Your instructions | Copy out each of the following entries word for word, keeping every line as it stands.

Records to use |
[Start]
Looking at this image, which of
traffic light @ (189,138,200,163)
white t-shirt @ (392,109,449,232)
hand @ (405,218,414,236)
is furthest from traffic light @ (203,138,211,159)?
[End]
Written answer |
Looking at this image, which of
traffic light @ (189,138,200,163)
white t-shirt @ (392,109,449,232)
hand @ (405,218,414,236)
is furthest from traffic light @ (203,138,211,159)?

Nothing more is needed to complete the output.